• _Given problem 1_:
According to the article on Hochheim in Thuringia, in which year was the village first mentioned, and in what document?
• _Given problem 2_:
Carry on the article about the Thuringian village of Hochheim from the point where it stops.

• _Selected extract_:
○ ○ ○ ○ ○ ○ ○

- Location of Hochheim
- Hochheim Hochheim
- Coordinates: 51°1′1″N 10°39′33″E﻿ / ﻿51.01694°N 10.65917°E
- Country: Germany
- State: Thuringia
- District: Gotha
- Municipality: Nessetal

Area
- • Total: 7.67 km^{2} (2.96 sq mi)
- Elevation: 277 m (909 ft)

Population (2017-12-31)
- • Total: 446
- • Density: 58.1/km^{2} (151/sq mi)
- Time zone: UTC+01:00 (CET)
- • Summer (DST): UTC+02:00 (CEST)
- Postal codes: 99869
- Dialling codes: 036255
- Vehicle registration: GTH

= Hochheim, Thuringia =

Hochheim (/de/) is a village and Ortschaft of the municipality Nessetal in the district of Gotha, in Thuringia, Germany. Before 1 January 2019, when it was merged into the new municipality Nessetal, it was an independent municipality.

It is the probable birthplace of the famous theologian Meister Eckhart.

== Geography ==
Hochheim is located in fertile Nesse valley in the northern part of the Gotha Land, in the triangle formed by the cities and towns of Gotha, Bad Langensalza and Erfurt. The settlement is close to the B247 federal highway on the southern foothills of the Hainich and lies at around 269 to 290 metres above sea level (NN). The neighbouring towns are Goldbach to the south, Westhausen to the east, Wangenheim to the west and Wiegleben to the north.

To the north of the town, meadows and fields run up to the woodland of the Wiegleber Holz and one of the largest wind farms in Thuringia. The northern Hochheimer Flur is also part of the watershed of the rivers Elbe and Weser. In the damp lowlands on the southern edge of the town, the Nesse (the largest tributary of the Hörsel) flows westwards. Here, in the 15th century, monks built an artificial mill race alongside the knight's mill (Rittermühle). On the western border of Wangenheim lies the Tiefenbornsteich pond and a larger area of marsh, which is historically significant.

==History==
=== Early history ===
Hochheim, sometimes also called “Loh-Hochheim”, was first mentioned in a donation deed to the Diocese of Fulda in 778.

Near the Tiefenbornsteich, the remains of the a settlement of the Linear Pottery Culture were uncovered in several places during exploratory excavations in the Hochheimer Flur and the nearby Seefeldsiedlung near Wangenheim. Archaeologists also made the oldest gold find in Thuringia here. A Roman settlement at Tiefenbornsteich has also been archaeologically uncovered.

○ ○ ○ ○ ○ ○ ○

• _Extracted material_:
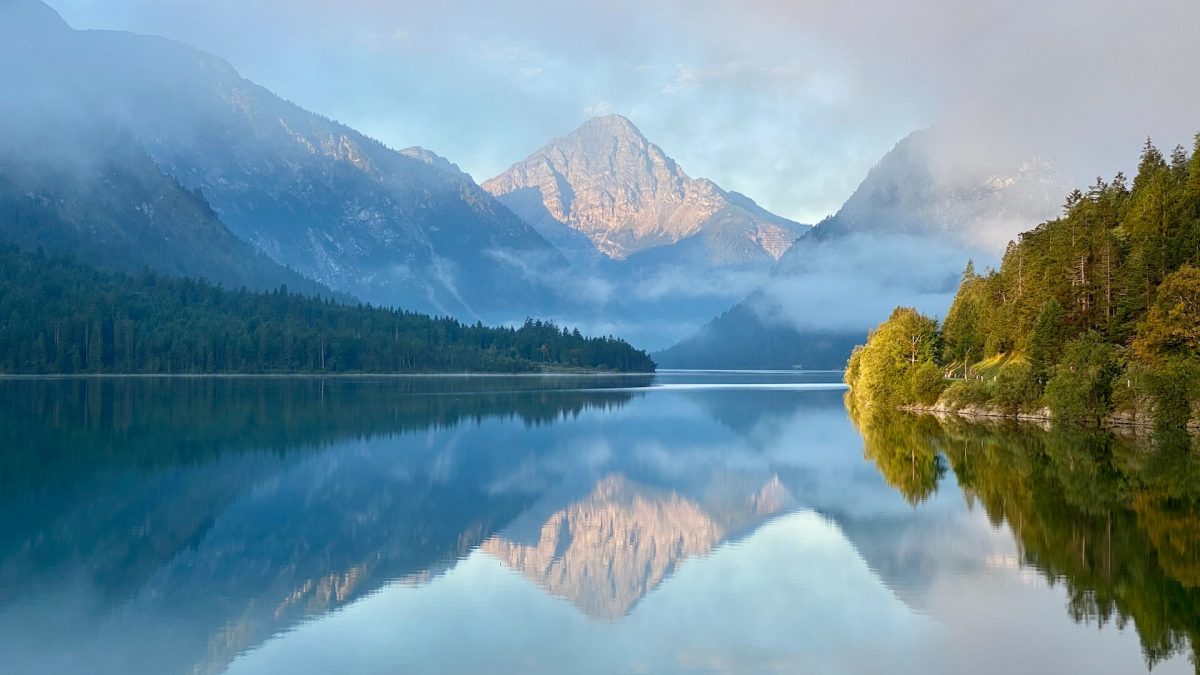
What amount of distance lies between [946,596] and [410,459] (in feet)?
127

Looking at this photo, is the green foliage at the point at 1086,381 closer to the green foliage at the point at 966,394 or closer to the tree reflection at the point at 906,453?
the tree reflection at the point at 906,453

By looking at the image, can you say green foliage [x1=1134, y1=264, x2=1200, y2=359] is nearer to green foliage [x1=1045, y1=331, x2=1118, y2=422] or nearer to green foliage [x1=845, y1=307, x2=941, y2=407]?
green foliage [x1=1045, y1=331, x2=1118, y2=422]

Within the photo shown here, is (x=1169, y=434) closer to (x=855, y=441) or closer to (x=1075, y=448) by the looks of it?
(x=1075, y=448)

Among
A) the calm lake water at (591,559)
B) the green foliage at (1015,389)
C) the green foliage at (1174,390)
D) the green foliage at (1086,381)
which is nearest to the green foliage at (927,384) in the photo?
the green foliage at (1015,389)

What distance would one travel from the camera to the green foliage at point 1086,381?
3337 inches

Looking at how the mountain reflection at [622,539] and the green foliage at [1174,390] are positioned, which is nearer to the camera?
the mountain reflection at [622,539]

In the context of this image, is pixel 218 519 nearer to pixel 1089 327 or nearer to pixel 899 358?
pixel 1089 327

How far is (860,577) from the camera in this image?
1154 inches

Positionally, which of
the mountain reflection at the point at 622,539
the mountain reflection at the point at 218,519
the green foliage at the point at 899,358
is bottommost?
the mountain reflection at the point at 622,539

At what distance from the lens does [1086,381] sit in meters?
84.9

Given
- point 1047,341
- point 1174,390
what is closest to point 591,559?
point 1174,390

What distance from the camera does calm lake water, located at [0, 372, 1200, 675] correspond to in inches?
860

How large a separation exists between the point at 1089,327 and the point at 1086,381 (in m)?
13.9

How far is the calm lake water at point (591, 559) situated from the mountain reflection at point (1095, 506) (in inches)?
5.7
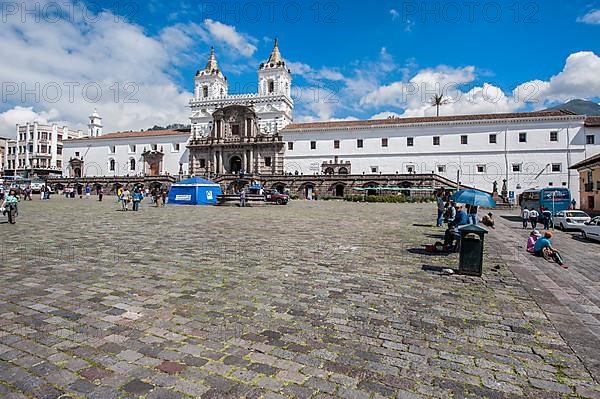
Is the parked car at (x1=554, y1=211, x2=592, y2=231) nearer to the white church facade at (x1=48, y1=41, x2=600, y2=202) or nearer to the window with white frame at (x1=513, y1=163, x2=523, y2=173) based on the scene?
the white church facade at (x1=48, y1=41, x2=600, y2=202)

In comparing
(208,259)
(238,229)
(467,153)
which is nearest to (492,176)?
(467,153)

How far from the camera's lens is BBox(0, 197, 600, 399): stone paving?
3096 mm

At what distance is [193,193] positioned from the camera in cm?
3225

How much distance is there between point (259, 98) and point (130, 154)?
79.6ft

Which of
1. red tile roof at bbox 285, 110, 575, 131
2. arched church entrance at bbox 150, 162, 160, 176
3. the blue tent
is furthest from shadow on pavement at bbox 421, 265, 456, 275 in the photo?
arched church entrance at bbox 150, 162, 160, 176

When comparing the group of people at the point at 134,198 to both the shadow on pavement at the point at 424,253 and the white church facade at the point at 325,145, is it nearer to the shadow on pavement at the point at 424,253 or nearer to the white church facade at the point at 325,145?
the shadow on pavement at the point at 424,253

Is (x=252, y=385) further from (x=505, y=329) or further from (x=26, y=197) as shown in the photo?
(x=26, y=197)

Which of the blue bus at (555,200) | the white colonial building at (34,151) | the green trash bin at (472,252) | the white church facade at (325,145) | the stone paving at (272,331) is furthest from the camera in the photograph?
the white colonial building at (34,151)

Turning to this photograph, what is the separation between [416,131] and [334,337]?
162ft

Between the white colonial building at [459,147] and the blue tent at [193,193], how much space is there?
2293 centimetres

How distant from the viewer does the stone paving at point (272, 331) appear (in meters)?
3.10

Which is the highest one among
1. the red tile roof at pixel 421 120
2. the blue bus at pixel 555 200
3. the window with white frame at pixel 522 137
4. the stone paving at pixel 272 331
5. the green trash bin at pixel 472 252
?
the red tile roof at pixel 421 120

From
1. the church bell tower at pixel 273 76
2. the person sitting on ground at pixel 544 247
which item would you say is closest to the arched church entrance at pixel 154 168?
the church bell tower at pixel 273 76

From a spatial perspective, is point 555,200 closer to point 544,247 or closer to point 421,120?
point 544,247
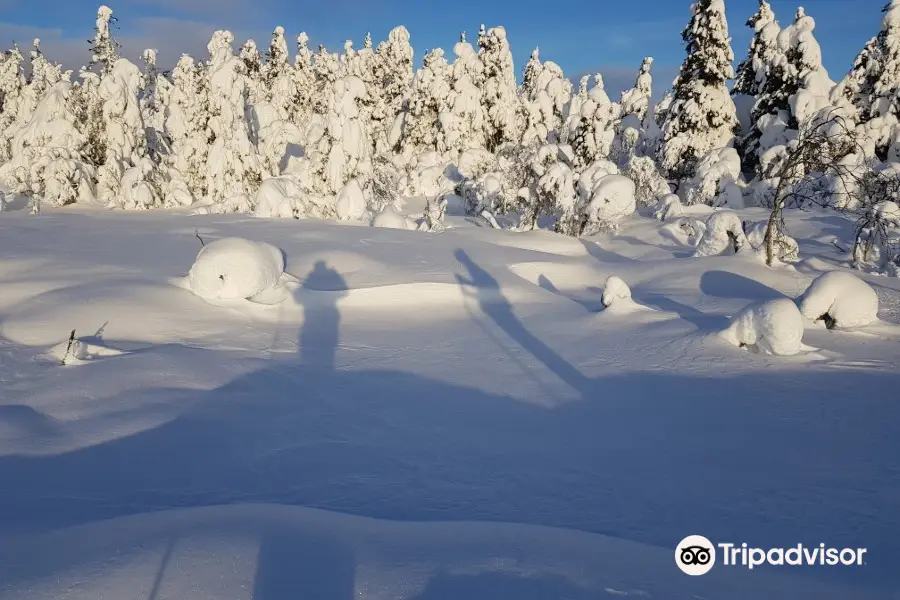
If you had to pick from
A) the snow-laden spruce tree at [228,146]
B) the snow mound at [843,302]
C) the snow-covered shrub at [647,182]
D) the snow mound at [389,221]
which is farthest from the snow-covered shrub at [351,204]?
the snow mound at [843,302]

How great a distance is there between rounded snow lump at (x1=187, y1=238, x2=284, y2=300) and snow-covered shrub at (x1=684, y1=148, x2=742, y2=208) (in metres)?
16.4

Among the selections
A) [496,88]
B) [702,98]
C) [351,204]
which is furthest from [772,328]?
[496,88]

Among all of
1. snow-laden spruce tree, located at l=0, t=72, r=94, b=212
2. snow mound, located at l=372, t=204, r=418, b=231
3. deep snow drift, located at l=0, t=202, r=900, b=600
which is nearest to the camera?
deep snow drift, located at l=0, t=202, r=900, b=600

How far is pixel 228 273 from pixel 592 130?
1933cm

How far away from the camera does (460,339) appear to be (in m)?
7.73

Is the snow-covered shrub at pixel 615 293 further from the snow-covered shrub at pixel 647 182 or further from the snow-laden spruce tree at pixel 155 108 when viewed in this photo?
the snow-laden spruce tree at pixel 155 108

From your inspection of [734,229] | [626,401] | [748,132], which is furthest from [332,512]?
[748,132]

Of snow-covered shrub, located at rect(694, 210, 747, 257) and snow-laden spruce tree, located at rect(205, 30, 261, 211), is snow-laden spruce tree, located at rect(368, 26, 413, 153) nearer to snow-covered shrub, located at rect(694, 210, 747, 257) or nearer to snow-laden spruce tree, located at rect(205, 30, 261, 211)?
snow-laden spruce tree, located at rect(205, 30, 261, 211)

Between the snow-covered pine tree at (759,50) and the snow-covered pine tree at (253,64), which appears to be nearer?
the snow-covered pine tree at (759,50)

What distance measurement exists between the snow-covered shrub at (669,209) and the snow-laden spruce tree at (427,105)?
54.6ft

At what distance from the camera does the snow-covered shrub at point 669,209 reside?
1689 cm

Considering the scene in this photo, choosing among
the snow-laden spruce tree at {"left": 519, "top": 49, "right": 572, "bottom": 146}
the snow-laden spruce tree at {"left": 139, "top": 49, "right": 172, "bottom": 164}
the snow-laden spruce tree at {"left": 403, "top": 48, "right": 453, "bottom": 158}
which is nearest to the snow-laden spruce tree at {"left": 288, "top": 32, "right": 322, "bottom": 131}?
the snow-laden spruce tree at {"left": 139, "top": 49, "right": 172, "bottom": 164}

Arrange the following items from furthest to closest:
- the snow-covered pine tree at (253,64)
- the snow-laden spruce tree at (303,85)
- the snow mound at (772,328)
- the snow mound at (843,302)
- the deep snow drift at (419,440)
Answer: the snow-laden spruce tree at (303,85)
the snow-covered pine tree at (253,64)
the snow mound at (843,302)
the snow mound at (772,328)
the deep snow drift at (419,440)

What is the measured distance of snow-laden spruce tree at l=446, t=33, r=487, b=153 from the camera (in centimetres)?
3050
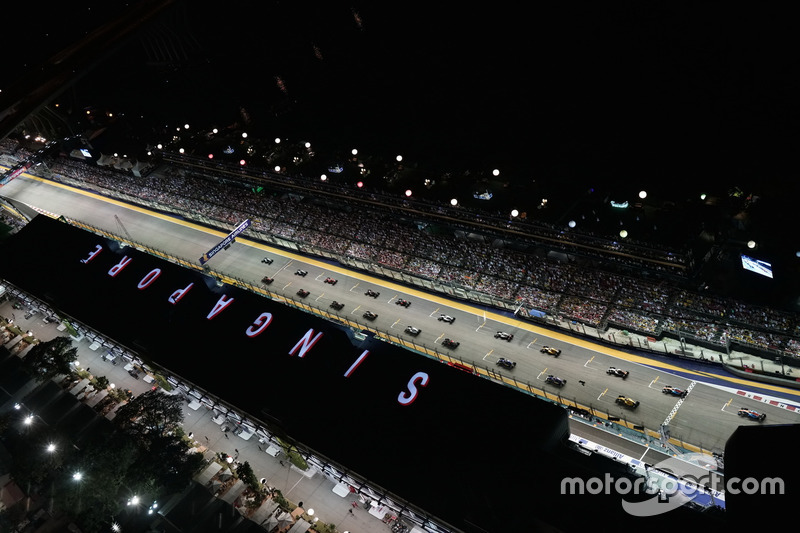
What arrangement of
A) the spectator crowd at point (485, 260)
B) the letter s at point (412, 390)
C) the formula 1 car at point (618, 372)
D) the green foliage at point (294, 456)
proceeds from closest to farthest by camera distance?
the letter s at point (412, 390), the green foliage at point (294, 456), the formula 1 car at point (618, 372), the spectator crowd at point (485, 260)

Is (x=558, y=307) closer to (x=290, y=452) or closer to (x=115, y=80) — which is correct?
(x=290, y=452)

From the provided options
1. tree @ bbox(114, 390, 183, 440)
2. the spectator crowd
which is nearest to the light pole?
tree @ bbox(114, 390, 183, 440)

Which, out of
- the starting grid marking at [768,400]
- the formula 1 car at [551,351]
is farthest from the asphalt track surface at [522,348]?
the formula 1 car at [551,351]

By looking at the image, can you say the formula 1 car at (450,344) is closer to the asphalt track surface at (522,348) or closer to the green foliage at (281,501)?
the asphalt track surface at (522,348)

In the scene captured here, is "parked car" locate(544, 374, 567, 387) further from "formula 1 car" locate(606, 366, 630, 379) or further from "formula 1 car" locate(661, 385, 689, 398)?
"formula 1 car" locate(661, 385, 689, 398)

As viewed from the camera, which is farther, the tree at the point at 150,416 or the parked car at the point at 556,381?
the parked car at the point at 556,381

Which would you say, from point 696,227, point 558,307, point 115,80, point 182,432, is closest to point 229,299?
point 182,432

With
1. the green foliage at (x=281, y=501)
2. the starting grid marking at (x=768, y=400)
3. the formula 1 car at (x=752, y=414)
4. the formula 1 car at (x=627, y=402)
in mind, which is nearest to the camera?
the formula 1 car at (x=752, y=414)
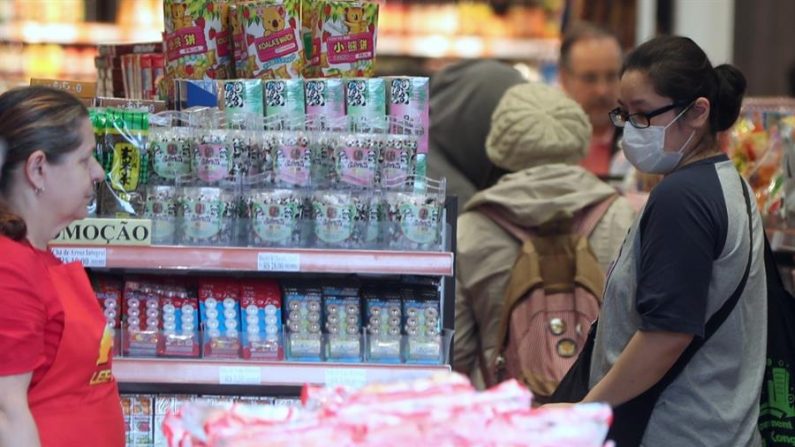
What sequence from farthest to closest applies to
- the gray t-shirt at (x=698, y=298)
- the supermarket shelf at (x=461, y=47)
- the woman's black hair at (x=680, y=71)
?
the supermarket shelf at (x=461, y=47) → the woman's black hair at (x=680, y=71) → the gray t-shirt at (x=698, y=298)

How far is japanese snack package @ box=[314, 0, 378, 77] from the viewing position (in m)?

○ ○ ○ ○ ○ ○ ○

• _Final result 1_:
It was first mentioned in 778, in a donation deed to the Diocese of Fulda.

• _Final result 2_:
After the acquisition of the Diocese of Fulda by the lords of Wangenheim, Hochheim belonged to the Wangenheim jurisdiction in the Duchy of Saxe-Gotha-Altenburg or Duchy of Saxe-Coburg-Gotha until the abolition of the patrimonial courts in the mid-19th century. The lords of Wangenheim and von Uechtritz had properties in the town.

Hochheim also had a larger castle and two manorial estates (Rittergüte), one of which has survived. Only the foundations of the former castle remain, which are covered by new buildings. Documentary records report that as early as the 16th century, grain ships of the Diocese of Fulda sailed up to the upper reaches of the Nesse near Wangenheim and Haina to collect the grain tributes from upland settlements such as Hochheim.

=== Recent history ===
Hochheim was handed over to US troops in April 1945 without any major combat operations. After the Soviet occupiers took over, the war memorial was moved to what is now the cemetery area to protect it from demolition.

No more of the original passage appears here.